The Witwatersrand triad contains thick volcanic sequences confined largely to the Dominion Group at the base and the Ventersdorp Supergroup at the top. These volcanic sequences are of late-Archaean to early-Proterozoic age and are amongst the oldest supracrustal volcanic sequences erupted onto the Archaean Kaapvaal craton. The volcanic rocks have suffered low-grade greenschist facies metamorphism but primary textures and, in some samples, primary mineralogies are well preserved.

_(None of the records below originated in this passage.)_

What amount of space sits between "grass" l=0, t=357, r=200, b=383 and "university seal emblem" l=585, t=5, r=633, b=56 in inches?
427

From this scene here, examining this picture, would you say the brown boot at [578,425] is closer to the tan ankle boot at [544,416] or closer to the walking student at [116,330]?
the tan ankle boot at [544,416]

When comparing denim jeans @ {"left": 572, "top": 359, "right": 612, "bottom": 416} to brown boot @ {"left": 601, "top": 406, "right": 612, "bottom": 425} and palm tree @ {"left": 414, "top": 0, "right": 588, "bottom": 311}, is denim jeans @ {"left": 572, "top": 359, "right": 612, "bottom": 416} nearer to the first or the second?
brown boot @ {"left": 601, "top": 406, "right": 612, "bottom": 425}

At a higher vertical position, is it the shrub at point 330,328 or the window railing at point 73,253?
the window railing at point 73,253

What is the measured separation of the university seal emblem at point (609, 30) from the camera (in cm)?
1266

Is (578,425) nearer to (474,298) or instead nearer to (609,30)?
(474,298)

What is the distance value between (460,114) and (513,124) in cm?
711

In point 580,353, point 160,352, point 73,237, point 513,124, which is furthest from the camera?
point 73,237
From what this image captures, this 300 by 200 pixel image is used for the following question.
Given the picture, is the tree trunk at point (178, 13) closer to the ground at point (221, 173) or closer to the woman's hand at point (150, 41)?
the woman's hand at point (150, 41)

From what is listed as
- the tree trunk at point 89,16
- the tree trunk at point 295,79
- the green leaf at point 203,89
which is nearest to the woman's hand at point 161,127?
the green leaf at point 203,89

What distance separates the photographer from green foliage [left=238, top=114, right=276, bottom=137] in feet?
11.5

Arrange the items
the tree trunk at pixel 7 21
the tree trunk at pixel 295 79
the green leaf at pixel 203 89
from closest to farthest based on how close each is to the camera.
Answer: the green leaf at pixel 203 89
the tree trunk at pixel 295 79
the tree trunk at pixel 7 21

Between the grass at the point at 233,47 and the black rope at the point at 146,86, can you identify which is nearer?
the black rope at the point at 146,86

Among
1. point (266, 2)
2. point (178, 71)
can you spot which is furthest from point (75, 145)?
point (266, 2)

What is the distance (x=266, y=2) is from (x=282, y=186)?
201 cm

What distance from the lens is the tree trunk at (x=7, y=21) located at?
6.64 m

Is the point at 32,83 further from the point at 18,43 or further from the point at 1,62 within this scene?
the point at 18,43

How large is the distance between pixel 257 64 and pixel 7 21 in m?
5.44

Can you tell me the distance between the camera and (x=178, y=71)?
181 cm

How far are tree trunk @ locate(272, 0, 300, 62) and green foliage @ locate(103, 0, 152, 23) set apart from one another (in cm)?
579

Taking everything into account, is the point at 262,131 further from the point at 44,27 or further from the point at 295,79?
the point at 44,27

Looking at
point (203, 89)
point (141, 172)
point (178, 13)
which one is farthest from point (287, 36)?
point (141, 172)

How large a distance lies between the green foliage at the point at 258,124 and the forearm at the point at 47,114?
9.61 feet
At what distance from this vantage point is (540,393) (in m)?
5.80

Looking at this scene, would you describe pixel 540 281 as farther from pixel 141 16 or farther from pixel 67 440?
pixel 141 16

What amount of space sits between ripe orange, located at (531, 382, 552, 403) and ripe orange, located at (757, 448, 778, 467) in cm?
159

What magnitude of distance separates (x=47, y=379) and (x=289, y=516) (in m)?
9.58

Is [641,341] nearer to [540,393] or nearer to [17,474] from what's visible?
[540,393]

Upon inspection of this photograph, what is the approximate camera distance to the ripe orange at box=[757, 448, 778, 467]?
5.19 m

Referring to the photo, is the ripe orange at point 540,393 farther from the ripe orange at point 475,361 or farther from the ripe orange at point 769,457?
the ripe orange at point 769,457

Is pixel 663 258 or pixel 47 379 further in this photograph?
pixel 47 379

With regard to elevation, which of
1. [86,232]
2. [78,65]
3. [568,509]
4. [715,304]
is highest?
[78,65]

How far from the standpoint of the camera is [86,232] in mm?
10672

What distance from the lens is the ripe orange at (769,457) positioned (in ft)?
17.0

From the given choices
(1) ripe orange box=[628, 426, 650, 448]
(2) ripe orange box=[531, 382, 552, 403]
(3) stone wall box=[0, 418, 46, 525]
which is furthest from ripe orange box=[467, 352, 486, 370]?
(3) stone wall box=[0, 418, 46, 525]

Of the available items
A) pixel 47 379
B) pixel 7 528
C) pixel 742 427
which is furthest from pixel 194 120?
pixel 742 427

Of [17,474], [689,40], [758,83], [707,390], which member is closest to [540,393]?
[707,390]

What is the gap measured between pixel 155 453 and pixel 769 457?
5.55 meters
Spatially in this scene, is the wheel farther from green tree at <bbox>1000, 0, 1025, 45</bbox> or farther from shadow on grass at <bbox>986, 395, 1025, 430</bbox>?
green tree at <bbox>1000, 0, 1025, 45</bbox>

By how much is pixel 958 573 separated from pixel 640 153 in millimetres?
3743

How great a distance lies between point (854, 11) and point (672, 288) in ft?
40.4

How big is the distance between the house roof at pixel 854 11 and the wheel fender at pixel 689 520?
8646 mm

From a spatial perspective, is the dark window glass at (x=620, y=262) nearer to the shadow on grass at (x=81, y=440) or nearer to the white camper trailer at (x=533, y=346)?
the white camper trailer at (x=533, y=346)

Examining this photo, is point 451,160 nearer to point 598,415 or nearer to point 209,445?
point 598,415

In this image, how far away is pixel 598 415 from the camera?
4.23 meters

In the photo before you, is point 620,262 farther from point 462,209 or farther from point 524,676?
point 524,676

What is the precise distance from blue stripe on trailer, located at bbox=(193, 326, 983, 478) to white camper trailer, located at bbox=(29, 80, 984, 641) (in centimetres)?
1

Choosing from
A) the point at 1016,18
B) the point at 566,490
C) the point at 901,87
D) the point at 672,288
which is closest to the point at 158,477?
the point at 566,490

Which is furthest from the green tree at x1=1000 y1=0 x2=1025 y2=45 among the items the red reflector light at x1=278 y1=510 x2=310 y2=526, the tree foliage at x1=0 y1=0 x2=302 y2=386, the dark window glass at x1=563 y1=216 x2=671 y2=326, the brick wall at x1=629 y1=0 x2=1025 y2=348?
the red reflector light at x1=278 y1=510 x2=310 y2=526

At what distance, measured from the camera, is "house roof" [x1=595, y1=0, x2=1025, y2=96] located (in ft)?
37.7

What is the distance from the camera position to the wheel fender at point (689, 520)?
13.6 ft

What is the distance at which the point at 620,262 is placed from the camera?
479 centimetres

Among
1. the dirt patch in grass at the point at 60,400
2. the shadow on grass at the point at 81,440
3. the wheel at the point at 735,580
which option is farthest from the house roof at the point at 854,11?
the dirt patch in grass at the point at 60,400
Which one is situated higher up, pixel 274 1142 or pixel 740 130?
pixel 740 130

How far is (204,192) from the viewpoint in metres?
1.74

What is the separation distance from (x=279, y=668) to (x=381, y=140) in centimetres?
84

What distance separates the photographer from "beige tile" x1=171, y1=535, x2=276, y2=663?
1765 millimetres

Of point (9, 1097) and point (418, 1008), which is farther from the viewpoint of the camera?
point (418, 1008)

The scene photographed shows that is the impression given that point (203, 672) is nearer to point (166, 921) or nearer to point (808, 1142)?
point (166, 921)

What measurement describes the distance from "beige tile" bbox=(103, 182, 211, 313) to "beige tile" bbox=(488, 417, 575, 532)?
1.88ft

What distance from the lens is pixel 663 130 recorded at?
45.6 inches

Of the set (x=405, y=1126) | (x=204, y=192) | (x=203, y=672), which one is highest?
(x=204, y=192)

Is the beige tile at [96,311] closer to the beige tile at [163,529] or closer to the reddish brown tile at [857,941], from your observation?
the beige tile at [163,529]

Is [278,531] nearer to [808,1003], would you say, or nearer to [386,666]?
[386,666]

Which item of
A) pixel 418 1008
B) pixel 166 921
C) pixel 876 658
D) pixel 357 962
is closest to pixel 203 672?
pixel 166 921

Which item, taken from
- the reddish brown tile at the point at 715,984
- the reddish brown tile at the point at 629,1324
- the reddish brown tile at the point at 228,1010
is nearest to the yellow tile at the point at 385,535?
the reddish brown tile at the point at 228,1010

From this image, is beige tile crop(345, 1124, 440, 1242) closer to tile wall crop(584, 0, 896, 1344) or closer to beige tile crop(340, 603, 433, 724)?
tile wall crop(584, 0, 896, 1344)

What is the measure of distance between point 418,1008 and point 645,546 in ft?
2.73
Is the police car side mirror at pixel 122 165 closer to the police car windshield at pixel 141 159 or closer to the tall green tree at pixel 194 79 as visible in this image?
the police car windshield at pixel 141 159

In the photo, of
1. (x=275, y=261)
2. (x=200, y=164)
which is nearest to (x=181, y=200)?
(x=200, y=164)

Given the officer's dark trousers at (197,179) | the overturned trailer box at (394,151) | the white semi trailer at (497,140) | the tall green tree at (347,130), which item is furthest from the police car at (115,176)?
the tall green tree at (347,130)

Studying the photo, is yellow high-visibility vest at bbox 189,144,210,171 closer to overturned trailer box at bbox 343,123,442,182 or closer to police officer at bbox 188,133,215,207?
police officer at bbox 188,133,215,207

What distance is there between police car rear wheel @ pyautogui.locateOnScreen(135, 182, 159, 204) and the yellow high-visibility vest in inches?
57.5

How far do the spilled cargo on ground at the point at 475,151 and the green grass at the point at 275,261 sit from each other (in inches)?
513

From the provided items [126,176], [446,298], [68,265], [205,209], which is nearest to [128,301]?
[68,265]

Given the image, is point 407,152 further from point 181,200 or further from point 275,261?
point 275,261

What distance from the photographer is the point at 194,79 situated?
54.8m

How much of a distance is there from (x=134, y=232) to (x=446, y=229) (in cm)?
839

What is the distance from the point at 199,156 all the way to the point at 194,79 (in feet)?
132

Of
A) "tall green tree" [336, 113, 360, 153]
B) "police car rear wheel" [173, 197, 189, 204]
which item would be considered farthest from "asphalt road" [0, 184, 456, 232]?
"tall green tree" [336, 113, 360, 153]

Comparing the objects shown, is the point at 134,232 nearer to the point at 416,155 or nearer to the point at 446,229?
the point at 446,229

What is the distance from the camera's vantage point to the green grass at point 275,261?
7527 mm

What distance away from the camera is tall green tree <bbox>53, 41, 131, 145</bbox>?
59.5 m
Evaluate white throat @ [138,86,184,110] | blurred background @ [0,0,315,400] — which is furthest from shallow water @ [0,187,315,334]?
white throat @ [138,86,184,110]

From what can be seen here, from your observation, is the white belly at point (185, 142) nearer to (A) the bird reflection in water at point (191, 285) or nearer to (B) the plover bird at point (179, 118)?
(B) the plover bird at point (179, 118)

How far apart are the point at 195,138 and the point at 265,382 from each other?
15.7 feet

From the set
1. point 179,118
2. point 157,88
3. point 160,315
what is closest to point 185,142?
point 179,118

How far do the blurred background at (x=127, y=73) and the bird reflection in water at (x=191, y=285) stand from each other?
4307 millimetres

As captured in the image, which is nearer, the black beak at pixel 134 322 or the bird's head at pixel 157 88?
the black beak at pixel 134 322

Major and trace element analyses of a large number of samples of volcanic rocks from boreholes in the Klerksdorp area, Western Transvaal, indicate that the chemical compositions of the lavas are largely unmodified by secondary processes and can be used for classification, stratigraphic studies and petrogenetic interpretation. The volcanics of the Dominion Group are a bimodal tholeiitic basalt-rhyolite association with considerable compositional variation from basalt to tholeiitic andesite within the basaltic suite. The Ventersdorp Supergroup is a weakly developed bimodal tholeiitic basalt-dacite suite. Basic rocks in the Klipriviersberg Group at the base and in the overlying Platberg Group are largely basaltic, whereas those of the Allanridge Formation at the top are largely tholeiitic andesites. Within the Klipriviersberg Group the more primitive samples occur at the top of the sequence. Phenocryst-rich porphyries of the Makwassie Formation in the Platberg Group are largely of dacitic composition and have textural features suggestive of an ash flow origin. A distinct geochemical stratigraphy is present within the volcanic sequences and application of discriminant function analysis and an empirical discrimination grid based on ratios of immobile elements P, Ti, and Zr allows for unknown samples to be placed within their correct stratigraphic unit.